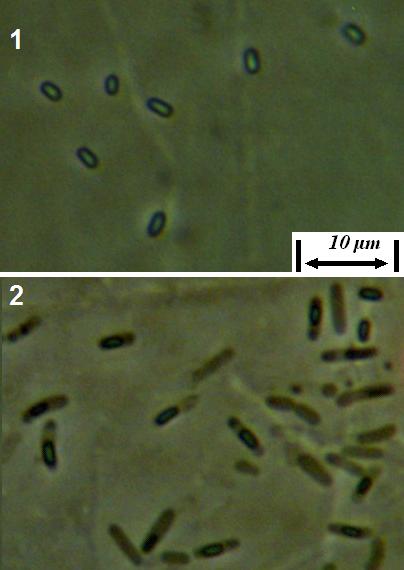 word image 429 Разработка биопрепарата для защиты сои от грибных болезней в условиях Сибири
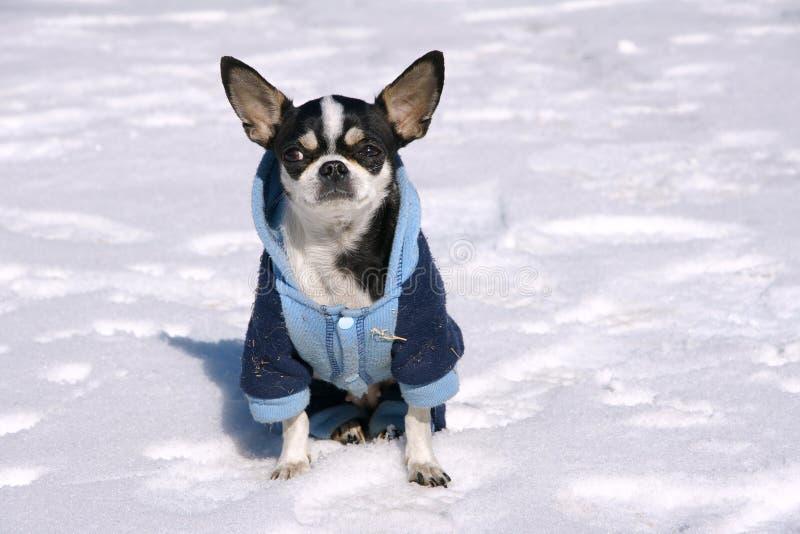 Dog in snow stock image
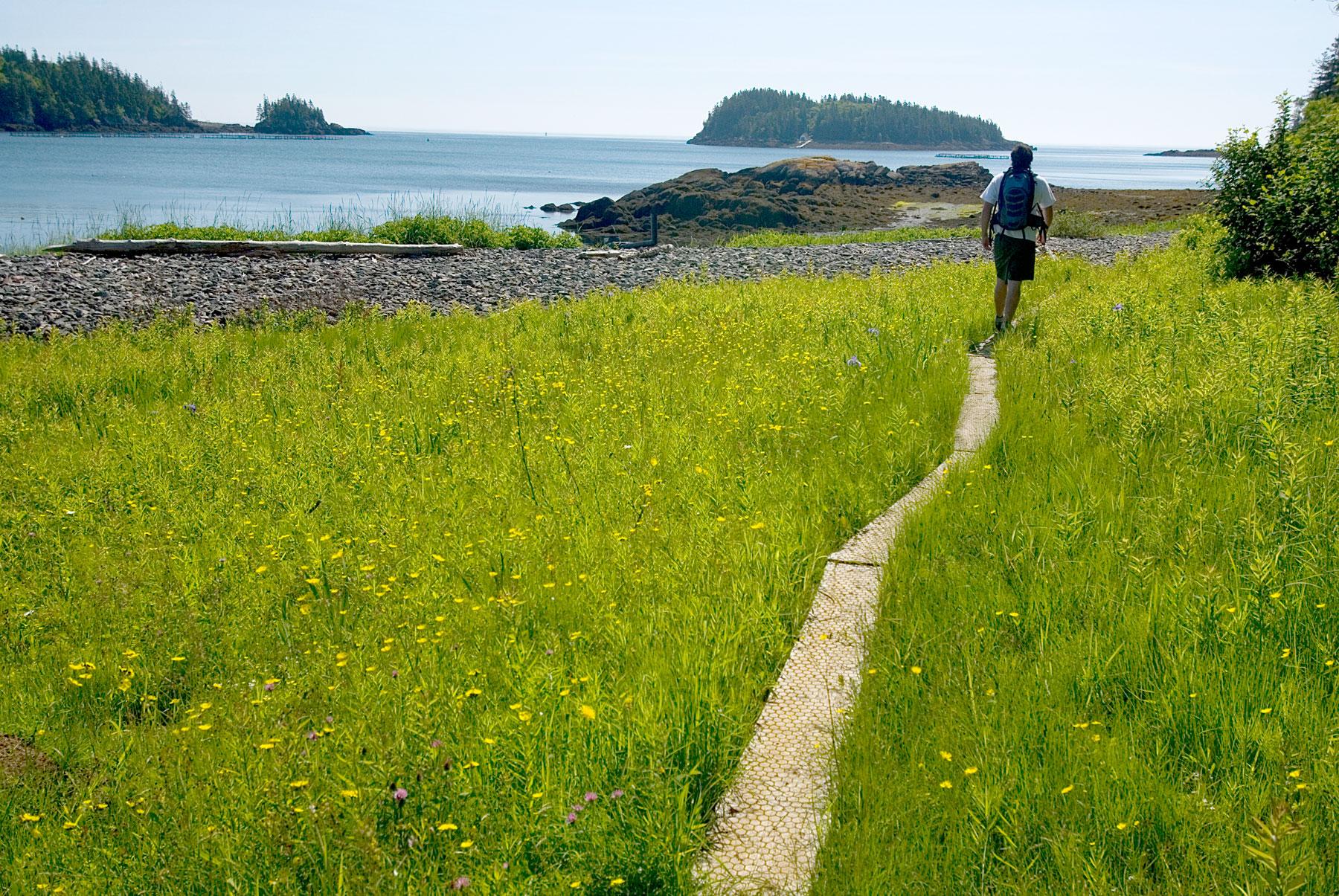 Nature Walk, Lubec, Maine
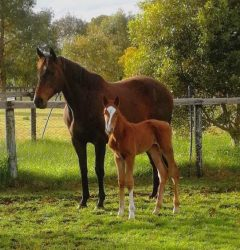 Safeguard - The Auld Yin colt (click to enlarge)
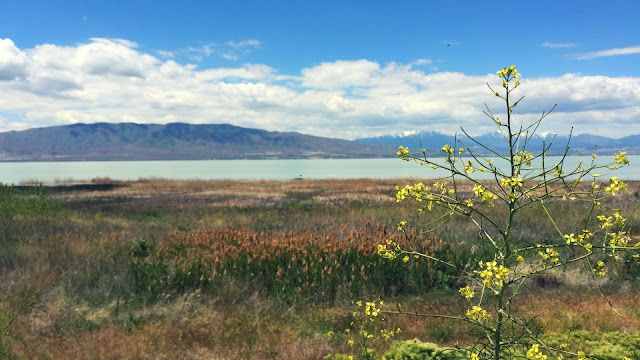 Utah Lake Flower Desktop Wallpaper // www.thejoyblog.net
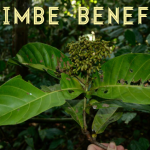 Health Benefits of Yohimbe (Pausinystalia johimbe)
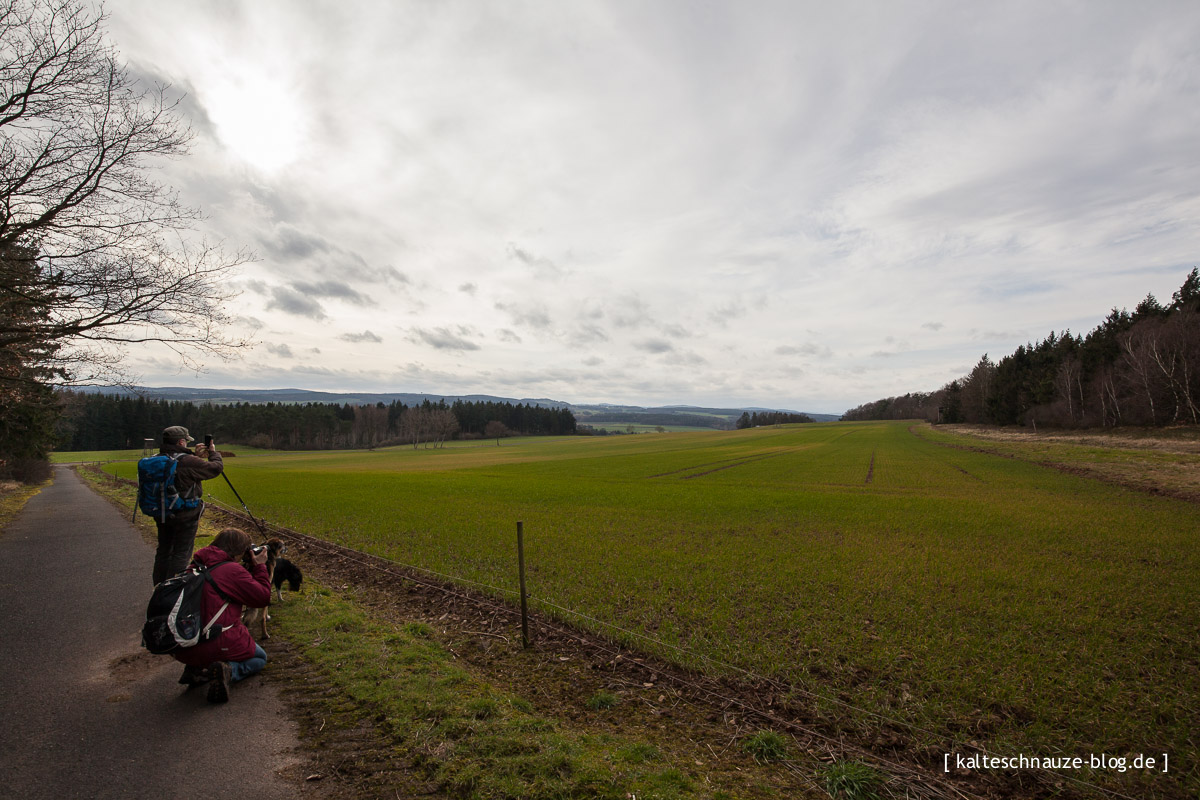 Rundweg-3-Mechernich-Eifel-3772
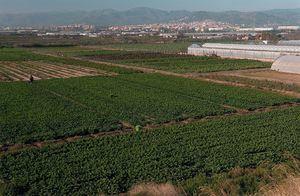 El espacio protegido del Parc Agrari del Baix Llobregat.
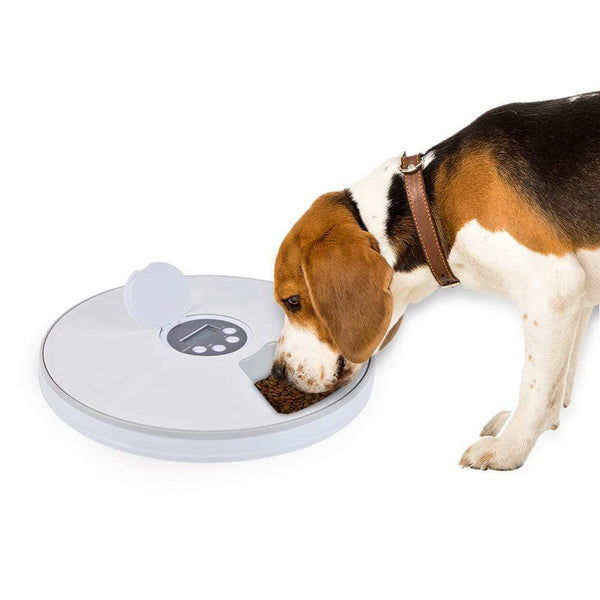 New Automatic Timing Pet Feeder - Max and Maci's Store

Brief | Could the data above be reproduced exactly, with the pictures left out?

Reply to the task |
 word image 429 Разработка биопрепарата для защиты сои от грибных болезней в условиях Сибири
 Dog in snow stock image
 Nature Walk, Lubec, Maine
 Safeguard - The Auld Yin colt (click to enlarge)
 Utah Lake Flower Desktop Wallpaper // www.thejoyblog.net
 Health Benefits of Yohimbe (Pausinystalia johimbe)
 Rundweg-3-Mechernich-Eifel-3772
 El espacio protegido del Parc Agrari del Baix Llobregat.
 New Automatic Timing Pet Feeder - Max and Maci's Store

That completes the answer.